::: TEXT BLOCK
We decided, therefore, to implement and experiment with a PV mapping design where we could compare different RO sensors (both the RO and counters) with the following objectives:

• How much of the fabric resources can be covered (in terms of number of sensors

and type of included elements)?

- How densely can we pack the sensors?
- How uniform can the sensors across the fabric become (in terms of routing delays and internal LUT paths)?
- What is the precision and accuracy of each sensor type is?
- How much variation can we measure across different devices by using the implemented RO (just to validate that the proposed mapping method is capable of detecting delay differences, irrespective of the source being ageing or process variation)?

## 4.1 Architecture of the Proposed Method

The high-level architecture of the proposed technique is shown in Figure 4.1. The *Sensors* block is an array of RO sensors mapped into FPGA's fabric, where one sensor uses a reference clock instead of an RO to help establish the correctness of the frequency calculations, and each of the remaining sensors is composed of a ring oscillator and a frequency counter.
::::::
::: ENTRIES
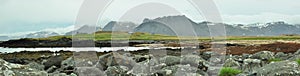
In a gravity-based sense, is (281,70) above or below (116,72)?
above

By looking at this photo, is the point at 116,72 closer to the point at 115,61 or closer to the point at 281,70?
the point at 115,61

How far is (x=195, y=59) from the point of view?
21859mm

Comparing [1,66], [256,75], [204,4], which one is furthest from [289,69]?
[204,4]

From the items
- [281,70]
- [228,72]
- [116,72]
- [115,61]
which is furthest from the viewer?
[115,61]

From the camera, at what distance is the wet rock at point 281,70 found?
1428cm

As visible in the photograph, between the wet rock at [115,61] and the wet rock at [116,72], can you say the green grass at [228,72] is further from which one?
the wet rock at [115,61]

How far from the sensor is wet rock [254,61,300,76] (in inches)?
562

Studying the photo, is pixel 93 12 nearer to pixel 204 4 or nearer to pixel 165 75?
pixel 204 4

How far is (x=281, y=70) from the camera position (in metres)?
14.5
::::::
_JOB 1_
Translate this sentence from the FPGA sensor text into French: "The high-level architecture of the proposed technique is shown in Figure 4.1."
_JOB 2_
Reproduce the FPGA sensor text from "We decided, therefore, to" up to and including "or process variation)?", renaming "sensors" to "monitors" wherever it occurs.

_WRITTEN ANSWER 1_
L'architecture de haut niveau de la technique proposée est présentée à la figure 4.1.

_WRITTEN ANSWER 2_
We decided, therefore, to implement and experiment with a PV mapping design where we could compare different RO monitors (both the RO and counters) with the following objectives:

• How much of the fabric resources can be covered (in terms of number of monitors

and type of included elements)?

- How densely can we pack the monitors?
- How uniform can the monitors across the fabric become (in terms of routing delays and internal LUT paths)?
- What is the precision and accuracy of each sensor type is?
- How much variation can we measure across different devices by using the implemented RO (just to validate that the proposed mapping method is capable of detecting delay differences, irrespective of the source being ageing or process variation)?